Every so often, a wildlife moment happens in the garden that has me rubbing my eyes with disbelief.

So it was this Monday when I saw a tiny silvery butterfly flitting low over the tapestry of wildflowers in my ‘meadow’. (I should explain that the ‘meadow’, should you be imagining something grand, was sown in autumn 2017 and spring 2018 on what was originally a muddy chicken pen!). I instantly thought it must be a Brown Argus, which colonised the meadow last summer. But when it settled on a flowerhead of Kidney Vetch, it revealed that the underside of its wings were ever so lightly dotted with the smallest black dots - that's not what a Brown Argus looks like!

Then, when it opened its wings, it showed none of the dotted golden-brown highlights around the outside of its wings of Brown Argus, confirming that it was a Small Blue.

Barely larger than a five pence piece, this is a scarce butterfly of downland quarries and sheltered glades, living in small colonies and flying mainly in May and June.

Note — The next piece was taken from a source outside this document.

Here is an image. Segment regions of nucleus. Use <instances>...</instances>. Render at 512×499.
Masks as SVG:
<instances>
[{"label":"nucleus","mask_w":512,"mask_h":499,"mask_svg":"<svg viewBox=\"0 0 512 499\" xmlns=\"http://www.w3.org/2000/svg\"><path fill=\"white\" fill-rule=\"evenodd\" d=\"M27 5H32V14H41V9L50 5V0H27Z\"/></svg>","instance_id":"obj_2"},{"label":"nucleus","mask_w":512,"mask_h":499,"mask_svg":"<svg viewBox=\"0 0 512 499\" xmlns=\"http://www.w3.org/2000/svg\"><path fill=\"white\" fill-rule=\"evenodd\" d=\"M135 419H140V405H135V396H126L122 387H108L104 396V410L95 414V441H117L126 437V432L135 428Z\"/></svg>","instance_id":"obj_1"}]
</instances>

It had already offered me another clue to its identification, for the sole foodplant of the Small Blue caterpillar is Kidney Vetch. No other plant will do.

My nearest colony is, as the Small Blue flies, two miles or so away, so it is astonishing to imagine how this individual ‘decided’ to leave the security of its home patch and go on a quest for a new home. It must have careered and darted this way and that, over houses and roads and all manner of wholly unsuitable places.

Then, through a mix of chance and sheer diligence, it would have spotted my mini-meadow, and then within all the Bird’s-foot Trefoil and Ox-eye Daisy managed to pick out the one plant it requires and desires. What determination! What a triumph! What a needle in a haystack! I’m in the middle of suburbia, and I bet there is no other Kidney Vetch in any of the other hundreds of gardens around me.

However, my already considerable surprise ramped up several notches when I realised that my butterfly was egg-laying. It was a female; it was the bearer of the next generation.

Deliberately turning in circles on a flowerhead like a dog in its bed, she tested it out for the right location, before curling her abdomen around to lay a single egg. She would then flit lightly to the next flowerhead to begin again.

Whether the eggs hatch and make it to adulthood, whether this is the start of a new colony, well, time will tell. But I'll definitely be growing more Kidney Vetch next year to increase my chances.

Nevertheless, as a tale it helps reinforce the fact that exciting wildlife is out there, on the move, looking for a home. If, armed with a little bit of knowledge and driven by a desire to help, you offer the right conditions, then you open up amazing options and possibilities for saving nature.